Linda Sue Evans (born May 11, 1947) is an American radical leftist who was convicted for militant activities. Evans was sentenced in 1987 to 40 years in prison for using false identification to buy firearms and for harboring a fugitive in the 1981 Brinks armored truck robbery, in which two police officers and a guard were killed. In a second case, she was sentenced in 1990 to five years in prison for conspiracy and malicious destruction in connection with eight bombings including that of the U. S. Capitol in the mid-1980s. Her sentence was commuted in 2001 by President Bill Clinton.[1][2]

Students for a Democratic Society[edit]

Evans began her life as an activist by organizing demonstrations at Michigan State University during 1965.[3] In 1967 Evans became a member of the East Coast chapter of Students for a Democratic Society (SDS).[4] She stated that she became interested in the civil rights movement after getting attacked by police during a demonstration at the Pentagon.[5] “When I first became a political activist, I was a pacifist. I had never experience real violence in my own life and naively hoped that it changed.”[6] Evans demonstrated her interest in anti-racism movements by supporting various groups championing Black, Native and Puerto Rican causes.

Evans’ leadership role in SDS began after a conference held on July 15, 1969 at John F. Kennedy Airport in New York. At this she announced that she would be traveling with six other anti-war activists to Hanoi to participate in the release of three U.S pilots who were being held as prisoners of war.[7][8] At this conference, she also read a statement from SDS which declared the organization's support for the National Liberation Front of South Vietnam.[4] Almost a month later, on August 7, 1969, Evans returned from Hanoi along with the prisoners of war through Trans World Airlines.[9]

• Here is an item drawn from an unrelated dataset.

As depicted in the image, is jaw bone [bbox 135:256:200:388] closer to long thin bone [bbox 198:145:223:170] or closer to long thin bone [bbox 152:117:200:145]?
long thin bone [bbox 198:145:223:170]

Soon after Evans return from Hanoi, SDS held various conferences so that she could relate her experiences in Hanoi. During these conferences Evans stated that "SDS is on the side of North Vietnam and the National Liberation Front", called the U.S. the aggressor, and spoke of the "extremely humane treatment" given to captured American GIs.[4] To conclude many of her appearances, she mentioned how willing the Vietnamese women and children were to bear arms in order to fight for their cause, and told of seeing an antiaircraft gun operated by Viet Cong women, cradling the gun in her arms and "wishing that an American plane would come over."[10]

Two of these conferences were notable for their high attendance. One took place at St. Joseph’s Episcopal Church in Detroit on August 11, 1969,[4] while the other took place at Cleveland during the SDS National Conference held August 29 through September 1, 1969.[10] While at the SDS national convention, Evans announced her loyalty to Communism.[7]

In 1970 Evans was arrested for conspiracy and crossing state lines to incite a riot while organizing for SDS’s National Action, more commonly known as the Days of Rage. The charges were dropped after it was disclosed that the government had used illegal wiretaps to obtain evidence.[11] Evans was released on a $75,000 bond.[11]

After Evans was released from prison in 1970, she moved to Texas where she continued to participate in radical causes.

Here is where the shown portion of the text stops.